Listen to exhibition curator Frank Trujillo discuss the Bembo Panel.

Adoration of the Magi
Bonifacio Bembo
Oil on panel
Italy, Lombardy, ca. 1445–50
Denver Art Museum, The Simon Guggenheim Memorial Collection, 1957.167
Photograph courtesy of the Denver Art Museum
This painting by Bonifacio Bembo was originally the right panel of a triptych; at center would have been a panel depicting the Coronation of Christ and the Virgin; and, at left, a panel showing the Kiss of St. Anne and St. Joachim, which, like the panel on view here, is also in the collection of the Denver Museum of Art, the only American museum to hold paintings attributed to Bembo. Although executed in oil paint on a wooden support, materials that offered very different working properties than the pasteboard and tempera of the cards, many of the personages and backgrounds are similar.
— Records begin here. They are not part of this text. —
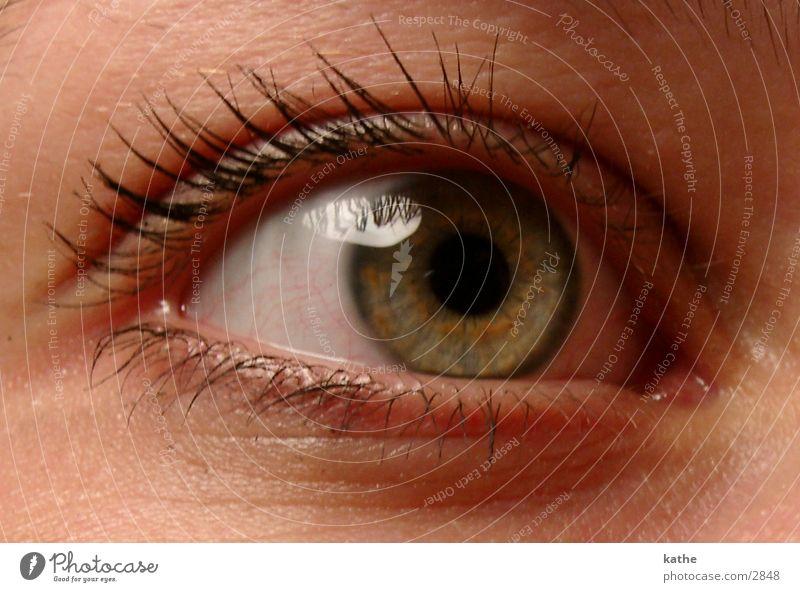 auge 04 Mensch Gesicht Auge Perspektive Wimpern Pupille Regenbogenhaut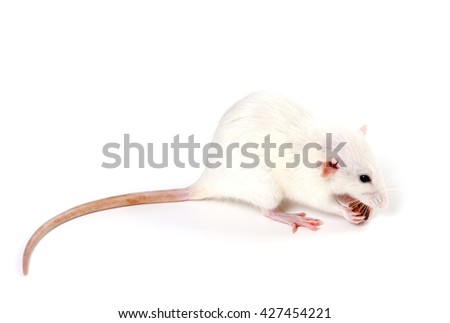 White fancy rat eating piece of bread. Isolated on white background. - stock photo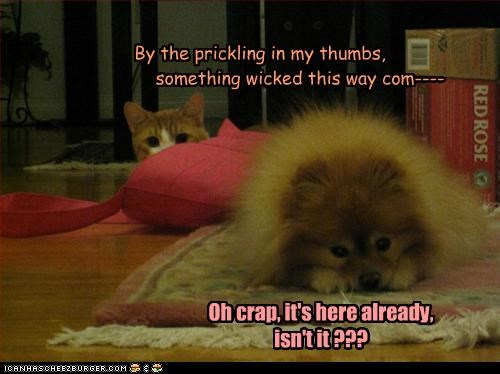 afraid,cat,comes,dramatic irony,macbeth,pomeranian,quote,realization,shakespeare,something,suspense,this way,wicked,william shakespeare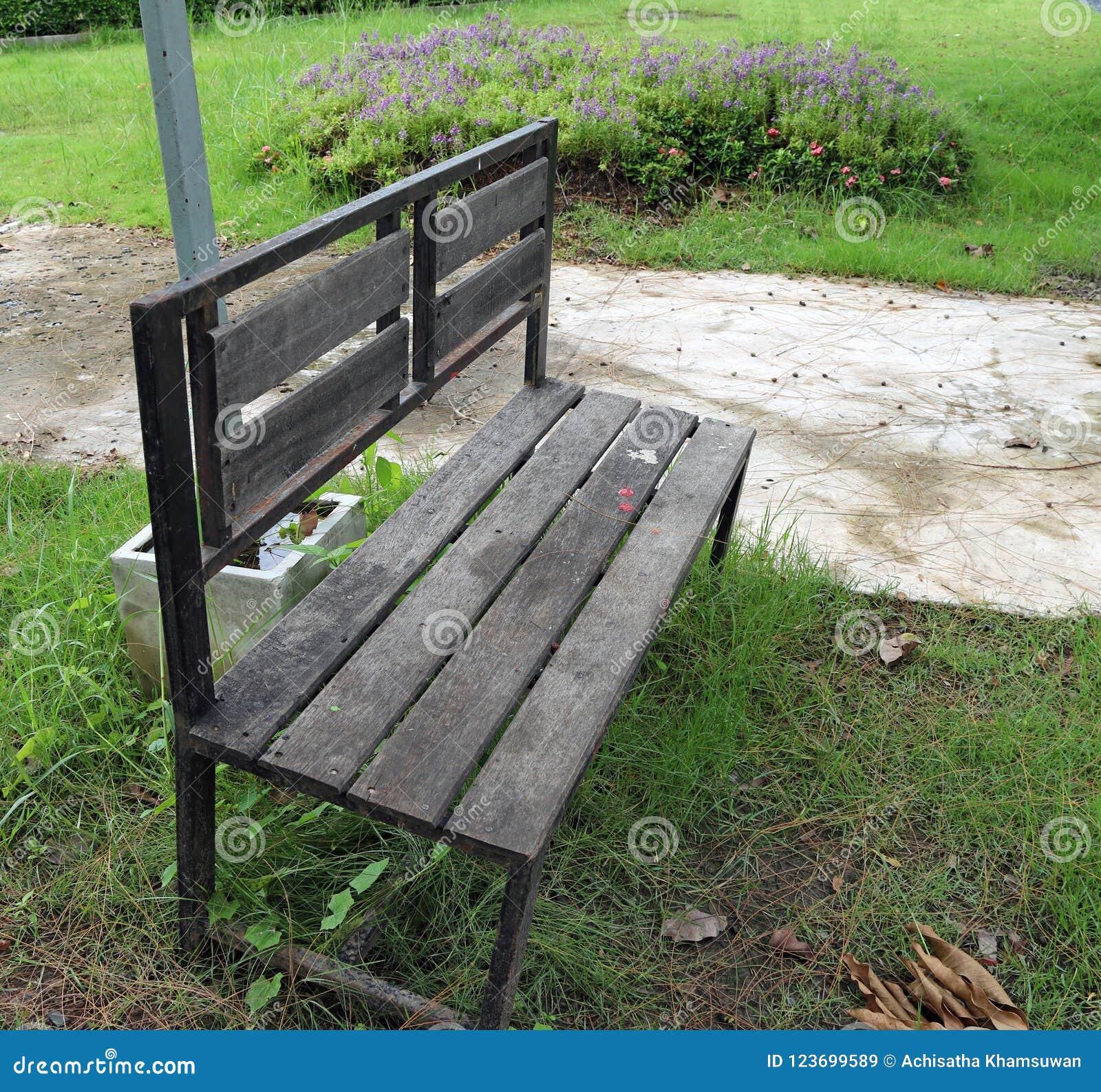 La silla de madera en el jardín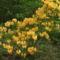 Kám,Rododendron virágzás 037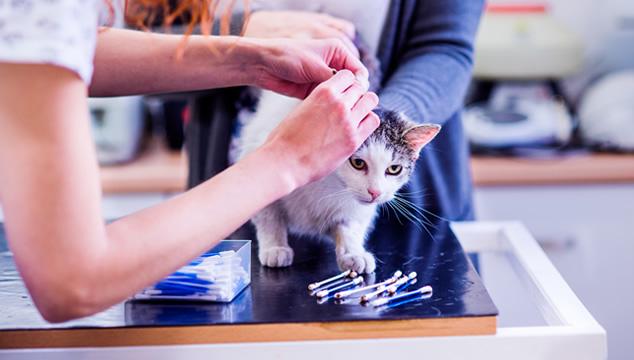 Conoce los síntomas cuando tu mascota tiene una afectación en los oídos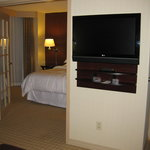 Sheraton Suites Chicago Elk Grove resmi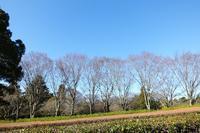 冬晴れの空に映えるオオカンザクラなど (3/17) - ぶらり散歩 ~四季折々フォト日記~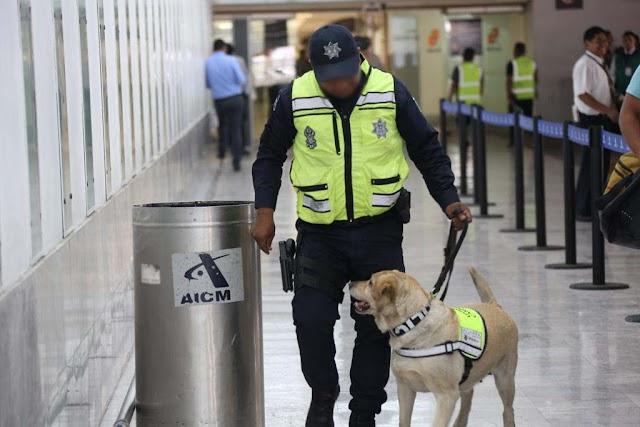 EN EL AICM, POLICÍA FEDERAL INTERCEPTA COCAÍNA Y FENTANILO PROCEDENTES DE COLOMBIA Y HONG KONG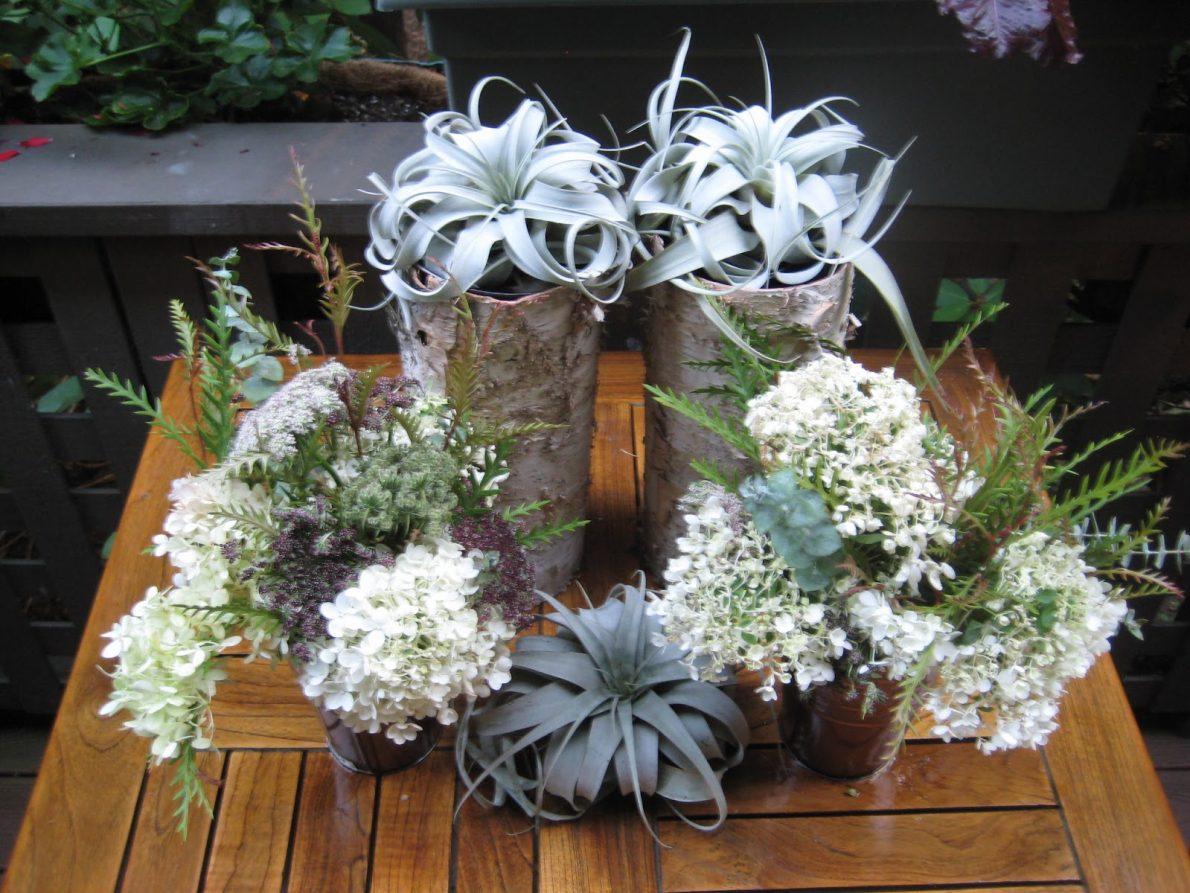 Branford Garden Club Flower Show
In the top middle, the bearded figure with the pointy red hat is reminiscent of the Magician card. Bembo’s style is evident in the elongated hands of the Virgin, the child, and the magi. The hills in the distance and the greenery at bottom and at center left evoke the physical world of the cards. The ornamental coats, colored stockings, and myriad folds in the Virgin’s dress conjure the fashion of the ducal court. The heads in the painting, human and animal, look in all directions – left and right, down, and occasionally straight at the viewer. Bembo uses this technique in many of the cards and it gives the individual characters a sense of mystery or isolation. The clearest relationship between Bembo’s figures can be seen by comparing the standing magus at right with the Page of Cups displayed nearby.